- **Extracted entries**:
— Start —

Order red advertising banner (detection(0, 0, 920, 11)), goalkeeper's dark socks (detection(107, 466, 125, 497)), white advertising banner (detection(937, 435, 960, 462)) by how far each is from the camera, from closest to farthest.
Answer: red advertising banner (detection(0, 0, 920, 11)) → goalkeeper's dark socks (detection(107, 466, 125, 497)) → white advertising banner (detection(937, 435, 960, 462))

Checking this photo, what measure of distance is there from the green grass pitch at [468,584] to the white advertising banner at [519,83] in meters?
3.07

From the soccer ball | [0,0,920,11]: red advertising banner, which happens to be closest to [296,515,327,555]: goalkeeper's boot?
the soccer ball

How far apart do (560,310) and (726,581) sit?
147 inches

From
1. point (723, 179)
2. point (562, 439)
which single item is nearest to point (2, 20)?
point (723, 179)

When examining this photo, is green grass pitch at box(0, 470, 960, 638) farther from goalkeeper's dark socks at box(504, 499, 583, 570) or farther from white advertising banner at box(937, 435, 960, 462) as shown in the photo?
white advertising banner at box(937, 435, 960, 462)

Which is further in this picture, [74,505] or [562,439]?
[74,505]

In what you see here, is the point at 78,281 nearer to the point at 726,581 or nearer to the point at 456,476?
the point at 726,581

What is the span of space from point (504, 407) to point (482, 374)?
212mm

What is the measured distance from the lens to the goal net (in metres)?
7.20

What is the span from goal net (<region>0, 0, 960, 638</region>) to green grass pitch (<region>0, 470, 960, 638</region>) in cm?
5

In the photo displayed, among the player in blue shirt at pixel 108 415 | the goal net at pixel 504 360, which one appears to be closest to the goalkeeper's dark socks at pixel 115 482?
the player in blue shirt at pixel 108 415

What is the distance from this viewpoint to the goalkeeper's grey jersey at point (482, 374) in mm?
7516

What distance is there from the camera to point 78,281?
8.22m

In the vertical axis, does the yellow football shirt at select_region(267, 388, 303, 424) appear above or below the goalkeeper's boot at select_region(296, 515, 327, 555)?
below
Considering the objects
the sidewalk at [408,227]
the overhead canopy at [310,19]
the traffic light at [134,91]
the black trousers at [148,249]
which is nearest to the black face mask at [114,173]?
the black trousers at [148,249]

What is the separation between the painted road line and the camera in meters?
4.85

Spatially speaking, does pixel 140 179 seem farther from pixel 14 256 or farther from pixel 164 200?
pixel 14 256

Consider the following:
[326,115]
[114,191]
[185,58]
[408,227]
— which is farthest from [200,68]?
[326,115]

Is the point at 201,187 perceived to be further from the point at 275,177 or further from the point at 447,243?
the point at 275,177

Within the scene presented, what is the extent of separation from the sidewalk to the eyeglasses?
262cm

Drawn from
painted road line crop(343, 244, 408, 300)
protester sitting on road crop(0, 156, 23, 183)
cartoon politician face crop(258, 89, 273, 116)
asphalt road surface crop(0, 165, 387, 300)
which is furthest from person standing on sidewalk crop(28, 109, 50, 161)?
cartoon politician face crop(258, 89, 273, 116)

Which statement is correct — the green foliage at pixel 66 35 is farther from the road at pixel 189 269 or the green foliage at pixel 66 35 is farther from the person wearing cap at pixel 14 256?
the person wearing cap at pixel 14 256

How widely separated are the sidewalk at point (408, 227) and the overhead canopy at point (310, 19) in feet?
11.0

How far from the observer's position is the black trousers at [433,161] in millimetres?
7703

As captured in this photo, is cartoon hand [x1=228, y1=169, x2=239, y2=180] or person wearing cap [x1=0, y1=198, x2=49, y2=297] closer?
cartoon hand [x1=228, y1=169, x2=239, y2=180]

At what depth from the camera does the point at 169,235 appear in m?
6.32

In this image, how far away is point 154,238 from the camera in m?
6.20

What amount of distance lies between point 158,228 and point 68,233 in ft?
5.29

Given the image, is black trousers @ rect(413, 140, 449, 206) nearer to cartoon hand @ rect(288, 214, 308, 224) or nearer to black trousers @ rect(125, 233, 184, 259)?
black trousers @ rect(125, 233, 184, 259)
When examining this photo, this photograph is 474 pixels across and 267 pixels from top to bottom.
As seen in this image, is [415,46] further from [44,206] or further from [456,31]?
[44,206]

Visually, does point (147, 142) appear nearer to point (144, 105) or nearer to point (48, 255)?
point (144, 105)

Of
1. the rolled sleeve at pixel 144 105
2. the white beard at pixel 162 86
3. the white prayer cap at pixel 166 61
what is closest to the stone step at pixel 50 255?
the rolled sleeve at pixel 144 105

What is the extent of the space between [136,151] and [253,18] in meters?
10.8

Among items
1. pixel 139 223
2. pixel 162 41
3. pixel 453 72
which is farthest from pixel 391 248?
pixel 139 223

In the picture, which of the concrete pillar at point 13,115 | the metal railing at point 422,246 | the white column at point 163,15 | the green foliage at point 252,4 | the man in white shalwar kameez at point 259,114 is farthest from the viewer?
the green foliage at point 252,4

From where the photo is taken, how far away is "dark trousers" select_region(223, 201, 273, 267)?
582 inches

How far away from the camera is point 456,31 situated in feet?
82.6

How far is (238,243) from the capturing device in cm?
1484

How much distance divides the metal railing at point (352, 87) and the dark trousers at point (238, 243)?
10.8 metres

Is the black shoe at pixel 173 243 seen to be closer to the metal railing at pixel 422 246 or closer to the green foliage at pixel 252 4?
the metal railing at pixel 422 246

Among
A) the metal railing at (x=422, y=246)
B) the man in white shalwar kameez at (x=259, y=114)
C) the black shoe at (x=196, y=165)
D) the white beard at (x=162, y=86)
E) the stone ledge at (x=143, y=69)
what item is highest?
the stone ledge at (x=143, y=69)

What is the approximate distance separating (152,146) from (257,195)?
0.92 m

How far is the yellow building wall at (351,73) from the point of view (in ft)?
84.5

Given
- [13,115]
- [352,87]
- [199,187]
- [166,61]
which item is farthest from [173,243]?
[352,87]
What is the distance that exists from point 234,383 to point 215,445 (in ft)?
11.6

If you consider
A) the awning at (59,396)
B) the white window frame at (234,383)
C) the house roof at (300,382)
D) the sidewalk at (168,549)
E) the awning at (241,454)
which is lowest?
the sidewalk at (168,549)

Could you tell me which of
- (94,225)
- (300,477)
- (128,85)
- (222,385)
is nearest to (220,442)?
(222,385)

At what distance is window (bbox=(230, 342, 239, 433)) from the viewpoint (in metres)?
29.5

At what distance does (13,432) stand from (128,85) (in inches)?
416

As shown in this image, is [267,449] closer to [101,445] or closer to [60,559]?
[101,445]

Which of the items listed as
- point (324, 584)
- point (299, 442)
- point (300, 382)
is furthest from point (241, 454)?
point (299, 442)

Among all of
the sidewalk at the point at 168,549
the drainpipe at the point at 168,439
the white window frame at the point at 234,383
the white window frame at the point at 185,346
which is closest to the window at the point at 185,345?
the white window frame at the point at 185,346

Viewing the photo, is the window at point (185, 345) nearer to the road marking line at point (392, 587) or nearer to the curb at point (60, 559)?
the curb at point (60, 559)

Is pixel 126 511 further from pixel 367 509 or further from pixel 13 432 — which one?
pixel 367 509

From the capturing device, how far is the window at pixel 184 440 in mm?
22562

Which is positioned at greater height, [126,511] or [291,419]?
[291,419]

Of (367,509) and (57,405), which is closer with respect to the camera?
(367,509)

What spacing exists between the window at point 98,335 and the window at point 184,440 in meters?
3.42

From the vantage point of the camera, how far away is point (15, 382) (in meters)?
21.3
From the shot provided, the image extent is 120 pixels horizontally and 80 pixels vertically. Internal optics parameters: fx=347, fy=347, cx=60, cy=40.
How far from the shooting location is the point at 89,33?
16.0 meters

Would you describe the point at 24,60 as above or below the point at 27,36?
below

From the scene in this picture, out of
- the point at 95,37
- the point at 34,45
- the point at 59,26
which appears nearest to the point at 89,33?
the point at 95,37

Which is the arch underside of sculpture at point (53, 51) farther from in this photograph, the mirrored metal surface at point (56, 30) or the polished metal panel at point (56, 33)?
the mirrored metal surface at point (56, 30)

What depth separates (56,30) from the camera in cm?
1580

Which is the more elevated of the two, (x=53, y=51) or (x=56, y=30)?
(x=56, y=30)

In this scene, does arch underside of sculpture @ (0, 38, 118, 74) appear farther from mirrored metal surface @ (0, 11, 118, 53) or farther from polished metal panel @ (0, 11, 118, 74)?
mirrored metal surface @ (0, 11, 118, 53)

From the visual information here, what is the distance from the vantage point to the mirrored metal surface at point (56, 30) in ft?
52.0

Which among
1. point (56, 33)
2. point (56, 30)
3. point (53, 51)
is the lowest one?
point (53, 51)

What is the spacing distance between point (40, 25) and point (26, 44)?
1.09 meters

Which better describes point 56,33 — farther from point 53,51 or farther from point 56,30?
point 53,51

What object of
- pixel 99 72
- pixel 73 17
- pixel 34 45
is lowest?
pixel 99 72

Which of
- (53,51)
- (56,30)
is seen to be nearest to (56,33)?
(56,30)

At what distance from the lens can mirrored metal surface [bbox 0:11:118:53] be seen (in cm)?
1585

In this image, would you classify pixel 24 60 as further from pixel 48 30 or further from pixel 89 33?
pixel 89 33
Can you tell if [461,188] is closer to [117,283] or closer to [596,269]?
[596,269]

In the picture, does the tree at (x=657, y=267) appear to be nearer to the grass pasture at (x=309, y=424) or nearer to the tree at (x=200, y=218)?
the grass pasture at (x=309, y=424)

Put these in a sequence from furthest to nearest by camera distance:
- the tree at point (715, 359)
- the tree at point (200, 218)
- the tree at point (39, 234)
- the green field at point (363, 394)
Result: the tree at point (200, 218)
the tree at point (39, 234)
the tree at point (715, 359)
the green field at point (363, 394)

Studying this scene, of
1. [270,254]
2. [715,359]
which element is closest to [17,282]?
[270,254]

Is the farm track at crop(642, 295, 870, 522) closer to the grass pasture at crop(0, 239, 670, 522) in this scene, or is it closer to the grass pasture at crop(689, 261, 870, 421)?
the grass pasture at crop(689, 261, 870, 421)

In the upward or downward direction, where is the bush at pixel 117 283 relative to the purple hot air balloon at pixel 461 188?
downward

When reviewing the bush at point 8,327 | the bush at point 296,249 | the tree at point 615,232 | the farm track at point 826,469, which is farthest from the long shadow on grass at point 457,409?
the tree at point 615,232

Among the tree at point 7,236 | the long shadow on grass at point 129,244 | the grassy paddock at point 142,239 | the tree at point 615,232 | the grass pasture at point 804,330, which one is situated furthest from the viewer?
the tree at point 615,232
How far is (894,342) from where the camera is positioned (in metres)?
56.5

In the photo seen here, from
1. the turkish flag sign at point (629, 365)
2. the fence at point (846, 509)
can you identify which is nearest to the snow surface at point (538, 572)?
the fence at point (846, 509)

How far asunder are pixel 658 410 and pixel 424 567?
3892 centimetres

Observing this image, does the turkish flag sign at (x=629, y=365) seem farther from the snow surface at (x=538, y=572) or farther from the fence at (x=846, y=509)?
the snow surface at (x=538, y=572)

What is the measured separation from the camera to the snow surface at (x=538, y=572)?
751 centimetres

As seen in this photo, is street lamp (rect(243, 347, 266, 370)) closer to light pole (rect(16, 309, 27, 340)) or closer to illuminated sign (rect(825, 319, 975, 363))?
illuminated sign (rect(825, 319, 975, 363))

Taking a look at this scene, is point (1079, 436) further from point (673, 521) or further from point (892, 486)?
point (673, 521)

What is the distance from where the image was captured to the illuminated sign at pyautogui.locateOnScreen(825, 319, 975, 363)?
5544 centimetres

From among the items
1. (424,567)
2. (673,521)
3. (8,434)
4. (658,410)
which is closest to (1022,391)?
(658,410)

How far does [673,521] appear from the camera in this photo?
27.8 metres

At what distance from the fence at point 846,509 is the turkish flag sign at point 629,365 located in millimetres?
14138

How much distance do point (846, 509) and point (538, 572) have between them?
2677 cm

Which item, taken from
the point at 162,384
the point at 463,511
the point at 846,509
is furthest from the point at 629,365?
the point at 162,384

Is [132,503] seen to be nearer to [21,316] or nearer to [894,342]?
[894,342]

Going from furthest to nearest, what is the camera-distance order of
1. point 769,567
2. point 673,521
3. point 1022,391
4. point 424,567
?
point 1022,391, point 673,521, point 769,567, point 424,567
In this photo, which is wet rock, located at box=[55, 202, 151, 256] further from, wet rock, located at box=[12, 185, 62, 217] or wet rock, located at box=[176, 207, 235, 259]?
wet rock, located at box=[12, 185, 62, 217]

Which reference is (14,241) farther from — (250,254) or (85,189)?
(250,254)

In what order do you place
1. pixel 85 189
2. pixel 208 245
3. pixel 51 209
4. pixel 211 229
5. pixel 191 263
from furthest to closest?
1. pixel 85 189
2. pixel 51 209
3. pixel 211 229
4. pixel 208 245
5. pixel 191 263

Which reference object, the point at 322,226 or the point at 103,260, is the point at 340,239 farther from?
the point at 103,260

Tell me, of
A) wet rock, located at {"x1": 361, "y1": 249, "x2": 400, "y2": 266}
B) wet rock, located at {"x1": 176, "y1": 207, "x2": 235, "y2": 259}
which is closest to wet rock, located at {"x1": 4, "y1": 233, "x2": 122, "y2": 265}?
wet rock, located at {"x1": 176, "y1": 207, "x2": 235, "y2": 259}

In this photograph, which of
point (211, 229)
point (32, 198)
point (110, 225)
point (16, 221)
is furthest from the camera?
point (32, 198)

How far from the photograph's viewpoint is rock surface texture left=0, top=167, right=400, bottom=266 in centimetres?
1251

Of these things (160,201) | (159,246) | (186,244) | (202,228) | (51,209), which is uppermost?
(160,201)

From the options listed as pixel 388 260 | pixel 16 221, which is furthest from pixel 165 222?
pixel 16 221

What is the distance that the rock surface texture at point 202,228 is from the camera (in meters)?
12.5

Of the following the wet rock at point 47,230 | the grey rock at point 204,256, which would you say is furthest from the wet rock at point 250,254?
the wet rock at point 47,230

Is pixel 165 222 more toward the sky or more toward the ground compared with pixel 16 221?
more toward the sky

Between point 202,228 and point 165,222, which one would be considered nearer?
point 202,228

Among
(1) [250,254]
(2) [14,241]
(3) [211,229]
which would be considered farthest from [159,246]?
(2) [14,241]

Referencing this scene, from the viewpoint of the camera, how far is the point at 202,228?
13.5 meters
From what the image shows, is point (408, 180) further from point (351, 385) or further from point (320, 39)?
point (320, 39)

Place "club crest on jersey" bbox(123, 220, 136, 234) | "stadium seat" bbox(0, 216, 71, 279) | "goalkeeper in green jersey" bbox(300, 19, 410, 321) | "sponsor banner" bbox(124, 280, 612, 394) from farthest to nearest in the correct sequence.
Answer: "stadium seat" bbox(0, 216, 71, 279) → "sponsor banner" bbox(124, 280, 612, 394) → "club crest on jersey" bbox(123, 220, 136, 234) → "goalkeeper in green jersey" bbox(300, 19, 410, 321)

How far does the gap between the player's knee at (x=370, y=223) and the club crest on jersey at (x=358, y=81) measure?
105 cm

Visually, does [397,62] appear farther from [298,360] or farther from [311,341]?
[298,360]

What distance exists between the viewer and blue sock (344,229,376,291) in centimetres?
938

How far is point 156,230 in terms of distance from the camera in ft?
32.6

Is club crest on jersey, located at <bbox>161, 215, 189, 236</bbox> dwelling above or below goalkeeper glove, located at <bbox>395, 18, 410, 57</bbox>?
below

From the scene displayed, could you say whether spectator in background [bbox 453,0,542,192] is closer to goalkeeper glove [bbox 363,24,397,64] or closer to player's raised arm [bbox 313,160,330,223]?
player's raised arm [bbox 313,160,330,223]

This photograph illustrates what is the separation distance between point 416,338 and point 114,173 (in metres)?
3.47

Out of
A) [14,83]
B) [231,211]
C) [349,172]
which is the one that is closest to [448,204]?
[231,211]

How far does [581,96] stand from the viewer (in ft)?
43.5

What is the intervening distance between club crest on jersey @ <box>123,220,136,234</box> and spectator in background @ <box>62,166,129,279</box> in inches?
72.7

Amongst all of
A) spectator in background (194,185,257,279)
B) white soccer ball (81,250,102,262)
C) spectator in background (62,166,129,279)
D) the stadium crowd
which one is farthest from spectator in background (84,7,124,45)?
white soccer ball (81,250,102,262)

— End —

- **Problem**: Reproduce, word for word, only the lines from the one that contains "Is club crest" through the final line.

- **Result of this exercise**:
Is club crest on jersey, located at <bbox>161, 215, 189, 236</bbox> dwelling above or below goalkeeper glove, located at <bbox>395, 18, 410, 57</bbox>?
below

From the scene displayed, could you say whether spectator in background [bbox 453,0,542,192] is closer to goalkeeper glove [bbox 363,24,397,64] or closer to player's raised arm [bbox 313,160,330,223]?
player's raised arm [bbox 313,160,330,223]

This photograph illustrates what is the separation distance between point 416,338 and point 114,173 (in metres)?
3.47

Out of
A) [14,83]
B) [231,211]
C) [349,172]
which is the one that is closest to [448,204]?
[231,211]

How far does [581,96] stand from the viewer (in ft)?
43.5

What is the intervening distance between club crest on jersey @ <box>123,220,136,234</box> and spectator in background @ <box>62,166,129,279</box> in inches?
72.7

Amongst all of
A) spectator in background (194,185,257,279)
B) white soccer ball (81,250,102,262)
C) spectator in background (62,166,129,279)
D) the stadium crowd
which one is farthest from spectator in background (84,7,124,45)?
white soccer ball (81,250,102,262)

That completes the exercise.